The three had escaped from prison with three associates, Mohammed Aijajuddin, Mohammed Aslam and Abu Faisal. In April 2015, Aijajuddin and Aslam were killed in a police encounter at a checkpost in Telangana’s Nalgonda district. Faisal, the leader of the group, was nabbed by the police in December 2013 in Madhya Pradesh.
The gang, which split into two groups, roamed across 14 states, often spending days and nights in buses and trains and staying only occasionally at homes taken on rent in small towns like Dharwad, Yadgir and Hospet in Karnataka and Bijnor in UP.
It was a series of coincidences — beginning with an accidental explosion at a house used by the gang in Bijnor on September 12, 2014 — that helped police get on their trail, and figure out their involvement in a series of crimes.
In the blast, which happened when some of them were experimenting with explosives, Mahboob suffered burn injuries. The gang rushed him to a local clinic for treatment and offered Rs 1 lakh to the staff to treat him without informing the police.
But the gang members were caught on a CCTV camera at the clinic. They also left behind a mobile phone while fleeing the Bijnor hideout. It was the analysis of SIM cards used in this abandoned mobile phone that opened the Pandora’s box into the activities of the fugitives.
It revealed that they had been moving around Karimnagar district of Telangana and Dharwad, Yadgir and Hospet regions of Karnataka shortly after their prison break.
News that the gang had been in Karimnagar sparked the interest of the local police, who were investigating a February 1, 2014 robbery at a State Bank of India branch, where Rs 46 lakh was looted by men who did not bother to cover their faces while carrying out the robbery.
A CCTV at the bank had captured images of the gang, which mistakenly took away a hard disk containing bank data instead of the CCTV’s recording system.
When news that men involved in the Bijnor blast were present in Karimnagar in February 2014 reached Telangana police, a team was dispatched to compare CCTV images. There was a match between the footage.
The analysis of data from the mobile phone found at Bijnor also led police to a house owner, Shivaji Rao Kulkarni, in Dharwad. Police found that three of the fugitives had rented a house belonging to Kulkarni between April and July 2014, claiming to be cloth salesmen from UP. Aijazuddin, Aslam and Mahboob stayed at Kulkarni’s house using fake names and used an identity document belonging to him to obtain a pre-paid SIM card.
Following the April 2015 encounter in Telangana, where two of the fugitives were killed, police found a SIM card in the possession of one of the men. The trail led police to the owner of the SIM, who had reported that his phone and some money was robbed on a train in Balangir region of Odisha a few days earlier.
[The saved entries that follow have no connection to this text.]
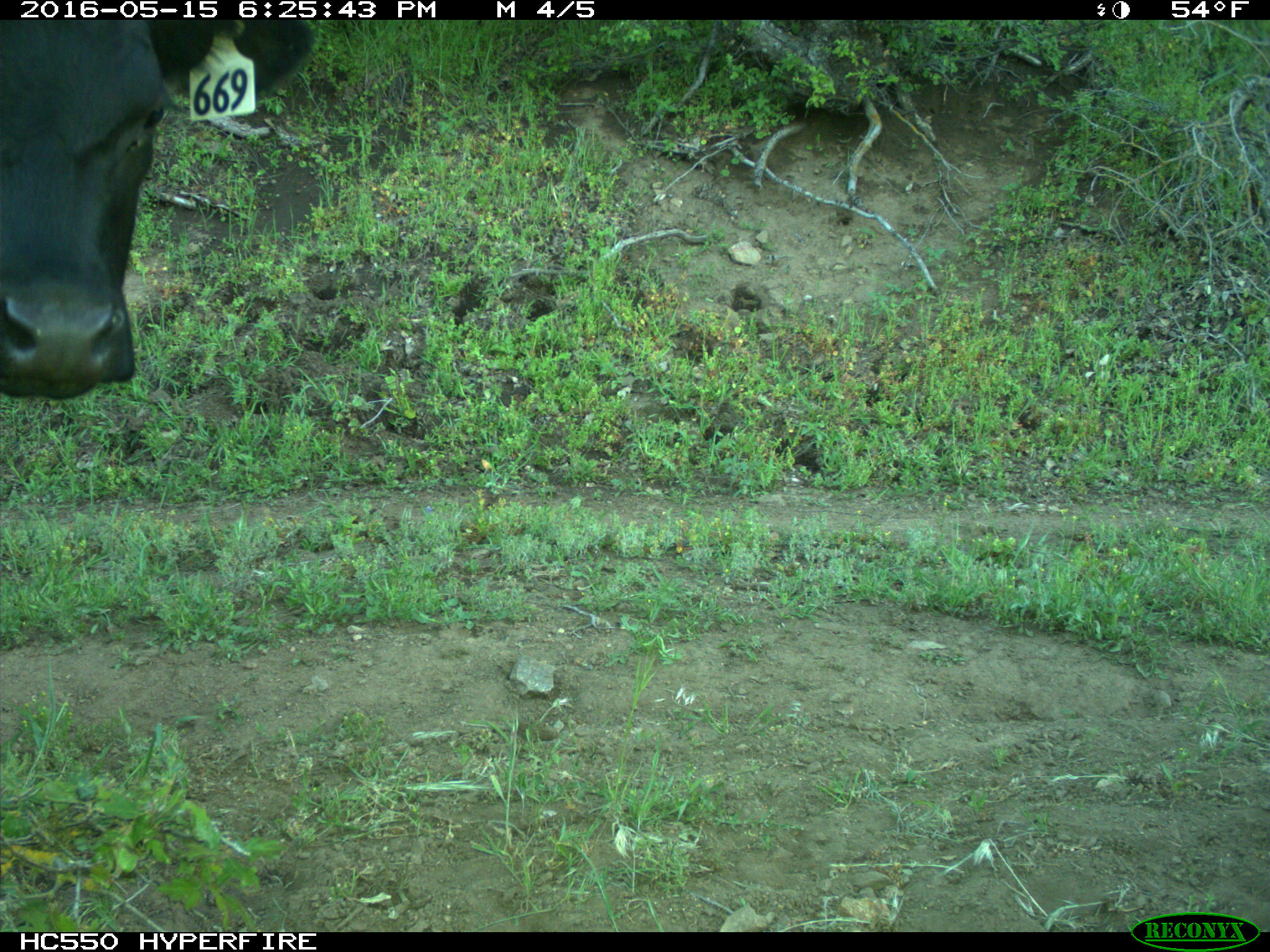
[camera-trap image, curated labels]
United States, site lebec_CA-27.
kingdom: Animalia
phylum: Chordata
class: Mammalia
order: Artiodactyla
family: Bovidae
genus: Bos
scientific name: Bos taurus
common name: domestic cow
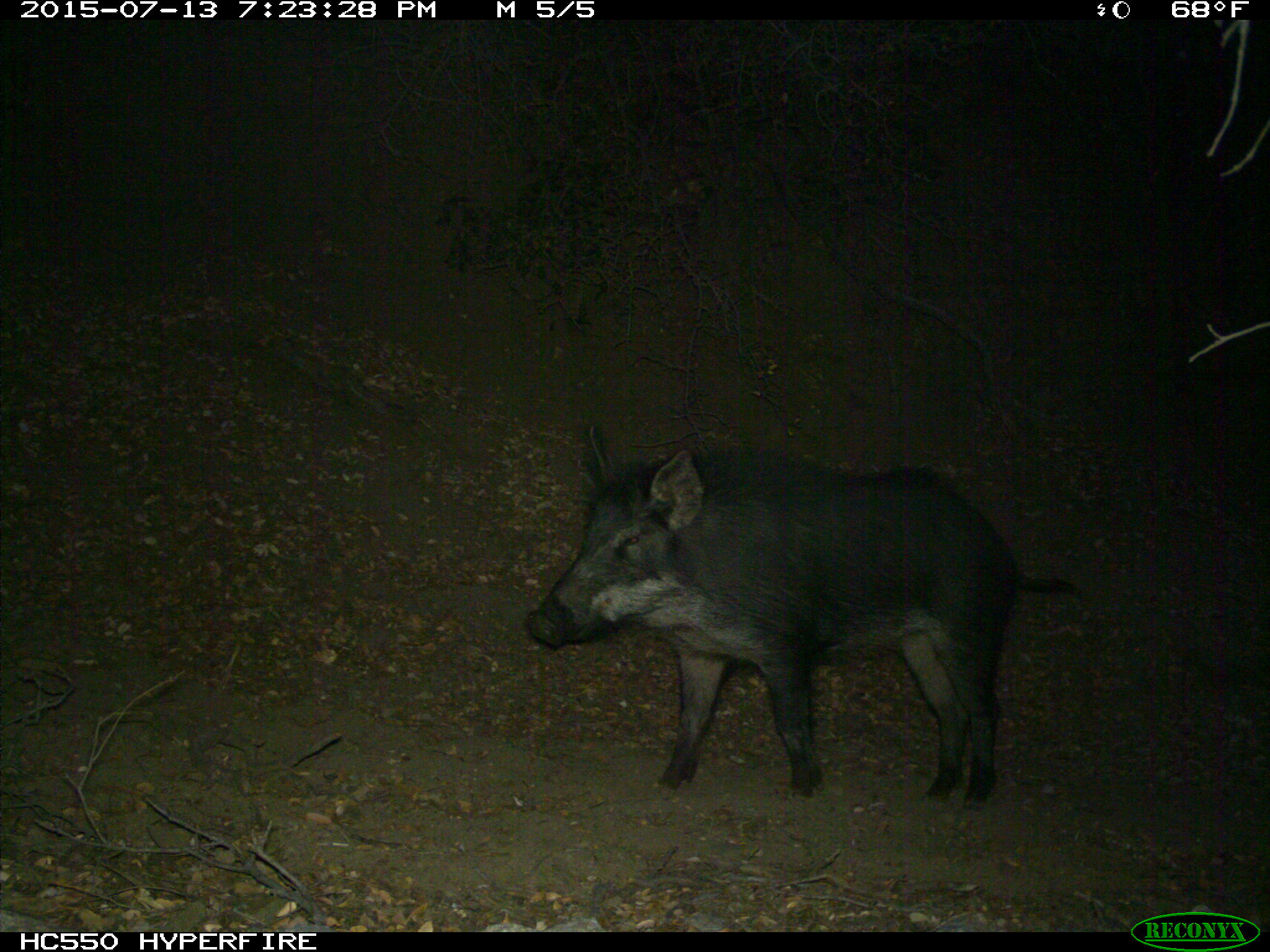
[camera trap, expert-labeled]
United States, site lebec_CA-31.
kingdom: Animalia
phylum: Chordata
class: Mammalia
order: Artiodactyla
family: Suidae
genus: Sus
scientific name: Sus scrofa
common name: wild boar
Sus scrofa (wild boar).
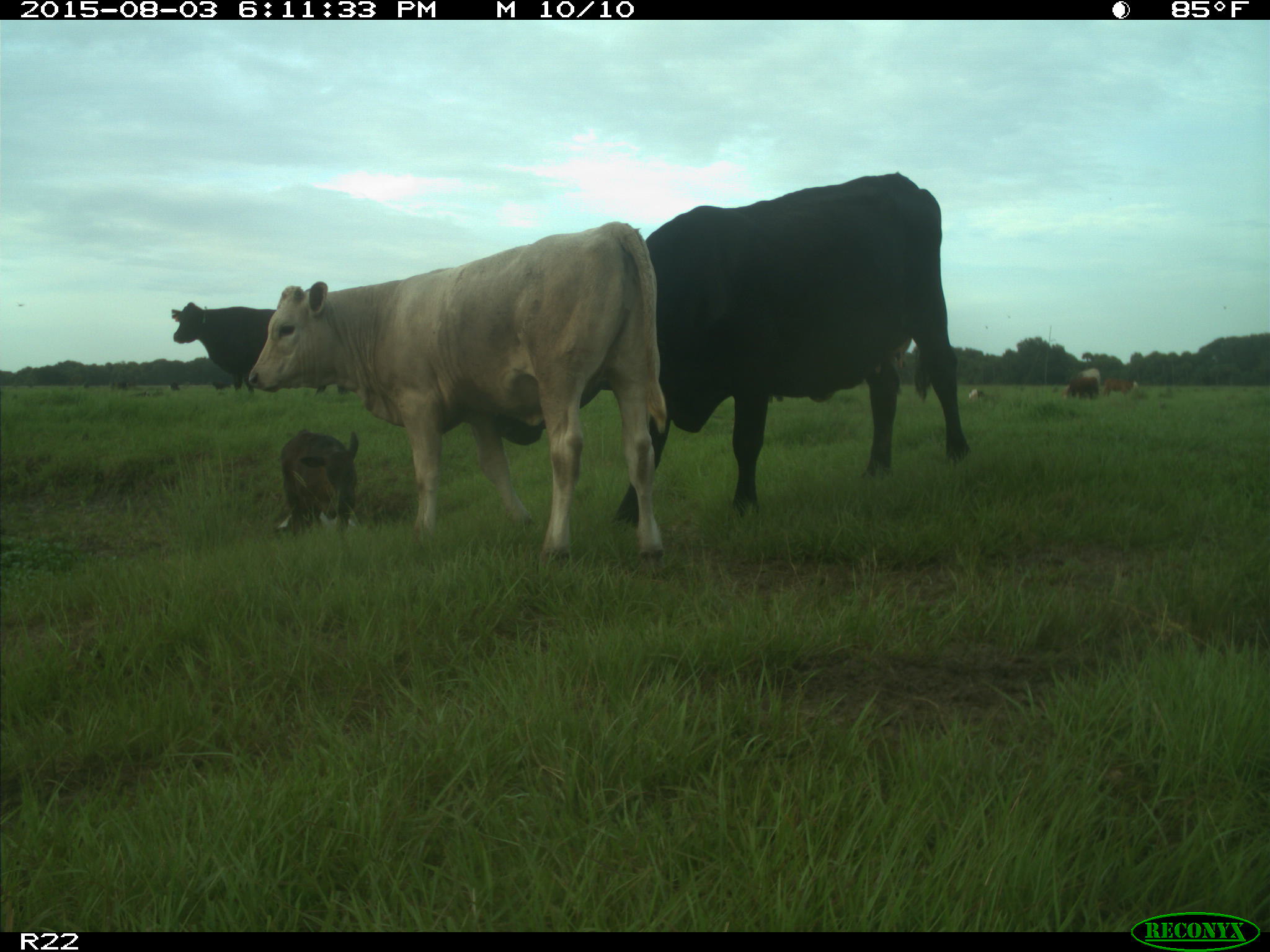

Investigations of the fugitives on the basis of call data records obtained at the safehouse in Bijnor has shown that the gang travelled across 12 states. It also linked the group to a May 1, 2014 bomb blast on the Kaziranga Express at Chennai and the July 10, 2014 blast near Pune’s Dagdusheth Ganesh Temple.
Following the Bijnor explosion, the gang’s activities reduced dramatically. With Mahboob severely injured, his mother moved in with the fugitives to look after her son. This is suspected to have reduced Mahboob’s movement. Sources said it was a trail left by Mahboob’s mother that helped police track them down to Rourkela a few weeks ago, leading to the arrests.
Police said they had run out of money and were planning to commit another bank heist in Champa, Chhattisgarh. “They had done the initial planning and recce of the bank and would have robbed it in the next few days,” Odisha DGP K B Singh said.